Call - When reading materials and papers in an environment that needs to be kept quiet, such as a library, with the help of the "Xiaoyi Whisper" function, you can use the document AI function without disturbing the people around you, just need Just lift the phone and speak directly about your needs about 5 centimeters away from the microphone. Even if you whisper, Xiaoyi can hear it.
A more natural interaction method + more powerful processing capabilities make Xiaoyi’s document capabilities truly practical, helping scholars and more professionals to liberate themselves from repetitive and arduous work and instead Put more energy into matters that can create greater benefits and reflect your own unique value, so as to enhance your sense of gain and accomplishment.
These emotional values are amplified into life and will also give people a real sense of the vision of "AI changes life".
2024 is regarded as the first year of large models, and AI assistants have high hopes as the most direct medium for people to use large models. People hope that AI assistants can actually share trivial affairs and work for them.

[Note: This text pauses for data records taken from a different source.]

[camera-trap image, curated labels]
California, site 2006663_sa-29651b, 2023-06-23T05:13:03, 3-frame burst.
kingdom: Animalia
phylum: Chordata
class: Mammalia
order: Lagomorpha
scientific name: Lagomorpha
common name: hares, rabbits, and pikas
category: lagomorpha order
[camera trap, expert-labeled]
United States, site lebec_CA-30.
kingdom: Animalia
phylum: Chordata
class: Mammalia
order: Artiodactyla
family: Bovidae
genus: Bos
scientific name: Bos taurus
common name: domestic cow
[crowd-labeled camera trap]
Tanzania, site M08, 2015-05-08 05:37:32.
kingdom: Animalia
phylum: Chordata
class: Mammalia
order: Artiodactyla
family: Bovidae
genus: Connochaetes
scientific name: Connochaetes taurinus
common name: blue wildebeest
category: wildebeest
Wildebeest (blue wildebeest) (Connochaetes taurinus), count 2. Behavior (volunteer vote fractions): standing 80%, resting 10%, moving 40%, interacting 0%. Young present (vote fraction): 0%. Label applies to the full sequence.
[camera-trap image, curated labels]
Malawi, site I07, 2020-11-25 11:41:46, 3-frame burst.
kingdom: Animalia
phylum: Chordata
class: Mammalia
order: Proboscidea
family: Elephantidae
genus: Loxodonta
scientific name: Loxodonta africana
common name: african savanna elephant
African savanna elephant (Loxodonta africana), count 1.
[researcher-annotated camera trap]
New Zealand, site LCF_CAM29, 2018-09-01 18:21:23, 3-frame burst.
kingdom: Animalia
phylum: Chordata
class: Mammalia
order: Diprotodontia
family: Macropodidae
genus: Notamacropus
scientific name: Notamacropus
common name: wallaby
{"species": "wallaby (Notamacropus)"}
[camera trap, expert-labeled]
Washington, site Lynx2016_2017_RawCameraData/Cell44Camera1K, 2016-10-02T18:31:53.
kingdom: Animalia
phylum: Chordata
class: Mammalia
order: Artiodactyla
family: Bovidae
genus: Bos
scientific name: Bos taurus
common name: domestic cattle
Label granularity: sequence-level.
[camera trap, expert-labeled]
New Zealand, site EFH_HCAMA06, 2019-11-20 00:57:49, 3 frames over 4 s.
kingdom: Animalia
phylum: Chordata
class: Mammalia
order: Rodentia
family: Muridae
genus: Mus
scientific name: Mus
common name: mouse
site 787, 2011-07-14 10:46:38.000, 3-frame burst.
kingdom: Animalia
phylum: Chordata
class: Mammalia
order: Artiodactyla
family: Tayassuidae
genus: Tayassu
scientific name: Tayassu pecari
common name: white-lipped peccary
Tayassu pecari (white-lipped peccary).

Processing complex documents has been a difficult problem that has plagued the AI industry for many years. It is also the epitome of people's heavy and inefficient work in modern society, and has become a mountain that AI terminals and intelligent agents cannot avoid.
The breakthrough of Xiaoyi Document Assistant provides a brand new template for the industry, and also marks an invisible AI super entrance-document, which is opening the door to countless industry participants.